To evaluate the scalability of the multiprocessing implementation, a benchmark was conducted using a large, high-resolution PDF.

### 🖥️ Test Environment

• **OS**: Windows 11  
• **CPU**: 28 Cores  
• **Input File**: 491 MB PDF (514.956.001 bytes)  
• **Extracted Images**: 230 images  
• **Image Size Range**: ~2MB – 10MB

### Benchmark Results

| Proc | Avg (s) | Median | Std Dev | RAM (MB) | Speedup | Eff. |
|-----|------|------|------|------|------|------|
| 1  | 111.88 | 111.84 | 0.09 | 349 | 1.00x | 100% |
| 2  | 56.98  | 57.06  | 0.34 | 626 | 1.96x | 98% |
| 4  | 32.41  | 32.49  | 0.12 | 1159 | 3.45x | 86% |
| 8  | 20.16  | 20.17  | 0.04 | 2254 | 5.55x | 69% |
| 16 | 14.24  | 14.28  | 0.08 | 4423 | 7.86x | 49% |
| 32 | 11.41 | 11.41 | 0.03 | 7309 | 9.81x | 31% |
| 64 | 11.67 | 11.67 | 0.06 | 9306 | 9.59x | 15% |

---

## 📈 Performance Analysis

### Scaling Behavior

The benchmark shows **near-linear scaling at low process counts**, followed by a performance plateau as system limits are reached.

### Near-linear Speedup (1 → 2 processes)

Execution time drops from:

```
111.88s → 56.98s
```

Efficiency:

```
98.2%
```

This indicates that the multiprocessing overhead (process creation, IPC, scheduling) is extremely small relative to the workload.

---

### Peak Throughput

The fastest execution time occurs at **32 processes**:

```
11.41 seconds
Speedup: 9.81x
```

At this point, CPU resources are almost fully saturated and the workload is maximally parallelized.

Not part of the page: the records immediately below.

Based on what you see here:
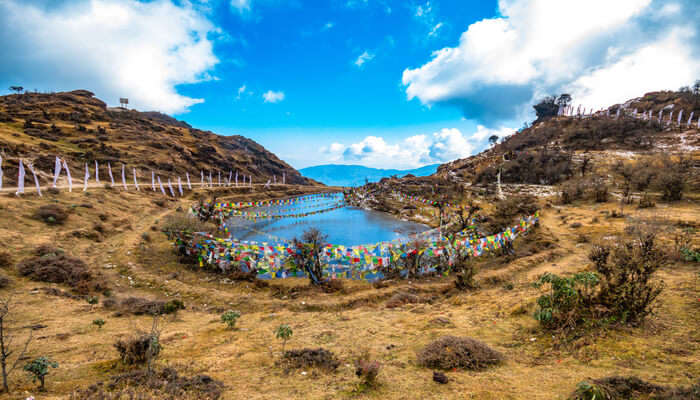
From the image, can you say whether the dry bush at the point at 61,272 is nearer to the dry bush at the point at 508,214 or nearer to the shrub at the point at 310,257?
the shrub at the point at 310,257

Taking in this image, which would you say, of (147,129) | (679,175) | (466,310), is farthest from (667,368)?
(147,129)

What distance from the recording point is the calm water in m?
32.2

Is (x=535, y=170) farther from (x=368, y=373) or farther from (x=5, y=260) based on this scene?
(x=5, y=260)

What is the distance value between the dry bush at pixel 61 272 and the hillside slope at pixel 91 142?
97.3 feet

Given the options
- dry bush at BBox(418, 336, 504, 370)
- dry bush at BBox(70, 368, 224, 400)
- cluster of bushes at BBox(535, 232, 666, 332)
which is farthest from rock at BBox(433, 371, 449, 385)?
dry bush at BBox(70, 368, 224, 400)

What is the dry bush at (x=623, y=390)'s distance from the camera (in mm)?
4784

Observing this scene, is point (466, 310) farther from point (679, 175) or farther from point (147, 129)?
point (147, 129)

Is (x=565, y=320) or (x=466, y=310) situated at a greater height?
(x=565, y=320)

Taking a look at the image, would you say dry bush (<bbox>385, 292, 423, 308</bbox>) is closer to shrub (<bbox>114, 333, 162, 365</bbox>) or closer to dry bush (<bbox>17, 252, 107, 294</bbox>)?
shrub (<bbox>114, 333, 162, 365</bbox>)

Beyond this point, performance gains disappear due to system-level constraints.

---

### CPU Oversubscription

Running **64 processes on a 28-core CPU** causes a slight performance regression:

```
11.41s → 11.67s
```

This occurs due to:

- Increased **context switching**
- OS scheduler overhead
- Reduced cache locality
- Worker contention for shared resources

When the number of active processes exceeds the number of physical cores, the operating system must constantly swap running tasks, reducing overall efficiency.

---

## ⚙️ Efficiency Analysis

Efficiency is defined as:

```
Efficiency = Speedup / Number of Processes
```

It measures how effectively each additional CPU contributes to performance.

Observed efficiency:

| Processes | Efficiency |
|----------|-----------|
| 2 | 98.2% |
| 4 | 86.3% |
| 8 | 69.4% |
| 16 | 49.1% |
| 32 | 30.7% |
| 64 | 15.0% |

This decline is expected and is explained by **Amdahl's Law**.

---

## 💽 I/O Bottlenecks

Although image extraction itself is largely CPU-bound, writing **230 large images (2–10MB)** to disk introduces an additional bottleneck.

When many workers attempt to write simultaneously:

- Disk write buffers become saturated
- I/O queue latency increases
- Workers stall waiting for filesystem operations

This explains why increasing processes beyond ~32 yields no additional speedup.

---

## 🏁 Final Performance Summary

| Metric | Value |
|------|------|
| Baseline (1 process) | 111.88s |
| Best Runtime | 11.41s |
| Maximum Speedup | **9.81x** |
| Peak Efficiency | **98.2%** |
| Optimal Range | **8 – 16 processes** |

---

## 🚀 Conclusion

The benchmark results demonstrate that **python-pdfimgextract effectively transforms a heavy serial workload into a scalable parallel pipeline**.

By leveraging multiprocessing and efficient I/O handling, the tool achieves:

- **~10x performance improvement**
- High CPU utilization
- Predictable scaling behavior

This makes it well-suited for processing **large PDFs containing hundreds of high-resolution images**.